Whom did Paulson appoint to run the financial bailout? Neel Kashkari, a former investment banker at, um, Goldman Sachs. Kashkari, nicknamed Cash-n-Carry by some, was an aerospace engineer whose specialty at Goldman was raising funds and arranging mergers for high-tech firms; his previous job was with TRW, where heworked, among other things, on space telescopes. In other words, his main qualification for running the $700 billion program seems to have been his previous employment at Goldman Sachs.
But, as they say on TV, that’s not all. Paulson has predecessors. Bill Clinton’s Treasury Secretary, Robert Rubin, is a former Goldman co-chair. Bush’s chief of staff and his director of the Commodity Futures Trading Commission were both Goldman alums. And, back in January, Treasury Secretary Tim Geithner appointed as his chief of staff a former lobbyist for Goldman—the very same day he issued rules restricting the role of lobbyists at the Treasury. Geithner, the former president of the Federal Reserve Bank of New York, is very close to one of his predecessors at the New York Fed, Gerald Corrigan, who is now employed by…Goldman.
Is there a pattern here?
Now, to be fair, if only for a moment. All the government connections aren’t Goldman’s fault; they’re very smart and self-interested, and if the opportunity of “public service” comes along, why shouldn’t they take it? The problem is with the officials making the appointments. And to extend the moment of fairness: one of the major reasons for AIG’s crisis was that it insured a boatload of exotic investment products that were supposed to be solid but went very sour. So bailing out AIG meant that government had to make good on the promises that the firm itself couldn’t keep. That’s the reason for the big payments to Goldman, among others.

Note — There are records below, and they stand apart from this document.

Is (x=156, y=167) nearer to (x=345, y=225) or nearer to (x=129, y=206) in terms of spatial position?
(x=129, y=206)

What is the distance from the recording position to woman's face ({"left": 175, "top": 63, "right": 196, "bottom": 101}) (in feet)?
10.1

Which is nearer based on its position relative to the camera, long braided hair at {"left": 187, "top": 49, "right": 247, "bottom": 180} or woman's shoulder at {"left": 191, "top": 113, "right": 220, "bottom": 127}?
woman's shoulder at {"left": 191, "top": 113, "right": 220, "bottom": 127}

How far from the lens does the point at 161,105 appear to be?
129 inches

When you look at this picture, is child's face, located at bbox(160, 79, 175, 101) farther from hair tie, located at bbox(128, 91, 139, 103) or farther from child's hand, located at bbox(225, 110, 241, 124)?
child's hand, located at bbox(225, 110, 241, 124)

End of moment of fairness.
Goldman itself didn’t fully trust AIG, so it bought other forms of insurance as a backstop, meaning that Goldman’s actual exposure to an AIG collapse was slim to none. But it got the full $13 billion anyway. Don’t private insurers try to find any excuse not to pay off a claim? Liddy certainly did when he ran Allstate, which he did between 1995 and 2006. Most notoriously, Liddy and Allstate got famous around New Orleans for evading payments to their customers whose houses and cars were wrecked by Hurricane Katrina. And these were people with no other options. They were in no position to say, “Hey, I don’t trust Allstate, so I better hedge myself.”
But there is hope. Obama is reportedly thinking of replacing Neel Cash-n-Carry as head of the bailout with a new guy. He’s from Merrill Lynch. That’s diversity, Obama-style.